On May 8, 1942, Roland and Lydia Batchelder of Peru, Illinois, received the telegram that all soldiers’ parents dread. It informed them that their son, Walter, had been reported missing in action. Walter was a Marine with the 4th Regiment, deployed to Corregidor in Manila Bay. Almost one year later, his parents learned that Walter had been captured at the Battle of Corregidor and was being held as a prisoner of war in Tokyo.

Conch Shell

Image of conch shell slave call.
This queen conch shell’s tip was cut off to turn it into a horn.  It was used to call slaves in from the fields of a plantation outside Memphis, Tennessee. Private James H. Williams, of Petersburg, Illinois, acquired this shell at the close of the Civil War when he was serving in Company A of the 152nd Illinois Infantry. 

Naturalization Papers

Image of naturalization papers of German native Pangratz Boll.
These naturalization papers were issued to German native Pangratz Boll in 1860, granting him American citizenship. Boll immigrated to the United States in 1854 at age 28 with his wife and three children, one of whom died at sea on the voyage over.

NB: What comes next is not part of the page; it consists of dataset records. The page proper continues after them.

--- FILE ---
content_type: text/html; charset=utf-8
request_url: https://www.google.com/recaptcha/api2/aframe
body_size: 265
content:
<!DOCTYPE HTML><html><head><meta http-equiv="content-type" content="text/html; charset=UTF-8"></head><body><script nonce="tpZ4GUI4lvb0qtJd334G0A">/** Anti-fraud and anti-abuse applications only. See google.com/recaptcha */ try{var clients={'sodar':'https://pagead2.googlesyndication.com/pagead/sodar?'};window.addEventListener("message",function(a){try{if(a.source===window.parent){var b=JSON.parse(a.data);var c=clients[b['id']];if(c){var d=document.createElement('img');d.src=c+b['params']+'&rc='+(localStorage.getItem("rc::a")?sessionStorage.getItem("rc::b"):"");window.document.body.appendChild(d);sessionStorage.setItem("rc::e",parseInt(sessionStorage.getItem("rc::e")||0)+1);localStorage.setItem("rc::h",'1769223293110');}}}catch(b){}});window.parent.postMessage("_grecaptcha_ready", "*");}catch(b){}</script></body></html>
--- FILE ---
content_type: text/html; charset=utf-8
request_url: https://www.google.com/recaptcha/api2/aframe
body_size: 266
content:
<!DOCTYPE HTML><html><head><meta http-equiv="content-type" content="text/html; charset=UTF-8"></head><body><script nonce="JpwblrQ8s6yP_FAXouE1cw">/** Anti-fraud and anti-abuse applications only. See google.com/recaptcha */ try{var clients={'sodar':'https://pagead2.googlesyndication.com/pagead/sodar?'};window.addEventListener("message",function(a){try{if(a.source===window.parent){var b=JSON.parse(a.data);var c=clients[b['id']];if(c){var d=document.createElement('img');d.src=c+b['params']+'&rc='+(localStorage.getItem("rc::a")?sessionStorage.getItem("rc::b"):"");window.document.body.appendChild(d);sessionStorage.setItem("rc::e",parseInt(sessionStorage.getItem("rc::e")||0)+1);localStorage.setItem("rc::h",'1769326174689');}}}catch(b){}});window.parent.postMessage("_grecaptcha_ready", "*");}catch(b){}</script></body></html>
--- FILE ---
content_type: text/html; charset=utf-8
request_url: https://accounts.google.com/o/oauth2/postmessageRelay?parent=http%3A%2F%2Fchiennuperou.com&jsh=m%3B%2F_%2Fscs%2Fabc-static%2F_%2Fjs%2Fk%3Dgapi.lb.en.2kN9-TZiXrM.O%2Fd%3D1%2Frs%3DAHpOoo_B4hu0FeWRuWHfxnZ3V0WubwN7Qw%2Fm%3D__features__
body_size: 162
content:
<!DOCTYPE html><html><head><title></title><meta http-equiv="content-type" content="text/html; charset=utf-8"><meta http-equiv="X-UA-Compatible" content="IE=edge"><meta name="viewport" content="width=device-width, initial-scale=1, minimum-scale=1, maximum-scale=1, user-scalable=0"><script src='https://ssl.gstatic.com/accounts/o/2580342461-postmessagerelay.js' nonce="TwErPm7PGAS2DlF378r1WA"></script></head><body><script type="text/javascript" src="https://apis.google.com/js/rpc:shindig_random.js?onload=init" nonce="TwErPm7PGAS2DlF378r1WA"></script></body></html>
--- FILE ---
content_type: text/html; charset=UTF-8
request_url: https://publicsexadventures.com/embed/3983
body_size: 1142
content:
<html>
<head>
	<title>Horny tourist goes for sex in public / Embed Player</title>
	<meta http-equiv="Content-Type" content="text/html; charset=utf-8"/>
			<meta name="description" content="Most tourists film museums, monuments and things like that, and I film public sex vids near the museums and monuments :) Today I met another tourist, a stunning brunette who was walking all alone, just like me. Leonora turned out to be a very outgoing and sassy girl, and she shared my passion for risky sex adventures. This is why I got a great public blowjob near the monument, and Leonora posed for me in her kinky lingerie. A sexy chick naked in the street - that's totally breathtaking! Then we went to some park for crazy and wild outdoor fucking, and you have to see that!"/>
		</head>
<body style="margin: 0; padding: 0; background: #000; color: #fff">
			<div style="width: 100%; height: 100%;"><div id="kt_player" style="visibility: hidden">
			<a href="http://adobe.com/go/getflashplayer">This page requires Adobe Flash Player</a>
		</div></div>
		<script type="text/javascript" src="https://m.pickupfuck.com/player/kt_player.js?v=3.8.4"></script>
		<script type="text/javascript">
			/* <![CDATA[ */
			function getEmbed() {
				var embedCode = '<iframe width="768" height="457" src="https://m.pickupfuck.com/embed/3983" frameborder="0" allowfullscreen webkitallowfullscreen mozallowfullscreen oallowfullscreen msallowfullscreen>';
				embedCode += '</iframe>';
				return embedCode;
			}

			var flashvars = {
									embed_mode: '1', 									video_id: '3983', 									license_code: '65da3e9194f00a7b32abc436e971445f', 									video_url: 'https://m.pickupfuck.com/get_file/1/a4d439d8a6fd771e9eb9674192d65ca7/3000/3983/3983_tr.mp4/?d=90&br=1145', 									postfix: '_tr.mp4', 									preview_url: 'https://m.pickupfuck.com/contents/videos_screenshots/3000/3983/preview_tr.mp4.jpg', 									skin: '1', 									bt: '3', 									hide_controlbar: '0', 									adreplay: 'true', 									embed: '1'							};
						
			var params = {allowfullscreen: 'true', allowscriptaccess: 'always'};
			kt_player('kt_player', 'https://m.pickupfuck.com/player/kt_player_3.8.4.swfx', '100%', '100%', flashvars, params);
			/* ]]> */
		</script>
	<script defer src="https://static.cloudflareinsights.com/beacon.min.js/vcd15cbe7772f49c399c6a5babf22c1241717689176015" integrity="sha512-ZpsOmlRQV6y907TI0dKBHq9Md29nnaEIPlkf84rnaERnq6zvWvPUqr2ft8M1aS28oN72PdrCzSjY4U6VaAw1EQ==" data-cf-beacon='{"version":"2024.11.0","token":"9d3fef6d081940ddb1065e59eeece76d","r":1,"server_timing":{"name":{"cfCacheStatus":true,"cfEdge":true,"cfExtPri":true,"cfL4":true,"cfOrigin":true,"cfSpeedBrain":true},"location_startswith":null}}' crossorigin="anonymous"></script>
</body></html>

He eventually settled in Greenville, where he worked for a boot manufacturer until he was appointed postman in 1870 by President Grant.

Broadwell Pharmaceutical Bottle

Image of Broadwell Pharmaceutical bottle.

“Meet me at Broadwell’s.”

They said this in “Young Mr. Lincoln’s” time – and they say it today.

~“Young Mr. Lincoln” was a theater production advertised in 1939.

Close inspection of a bottle produced for sale at the Stuart Broadwell Drug Store in Springfield, Illinois, shows the minor imperfections and bubbles in the handmade blown glass. Whitall, Tatum Co., of Millville, New Jersey, manufactured the bottles with the druggist’s name embossed on the side.

Bressmer Pharmaceutical Bottle

Image of Bressmer Pharmaceutical bottle.

Ca. 1889-1914

Embossed “THE John Bressmer/ Co./ SPRINGFIELD, ILL” and “C.L.G. CO”

John Bressmer’s dry goods business remained at the same location in downtown Springfield, Illinois, for his entire 54-year career. Whitall, Tatum Co., of Millville, New Jersey, produced this embossed, blown glass bottle for Bressmer’s store.

New Philadelphia Plate Fragment

Image of plate fragment recovered from excavations at New Philadelphia, an African-American settlement in western Illinois.
This plate fragment came from the home site of Alexander Clark, an African American blacksmith living in New Philadelphia, Illinois, in the mid-1800s. It shows a portion of a bridge and person bridling a horse, an image that can also be found near the center of a transfer print plate with the image “Rural Scenery.”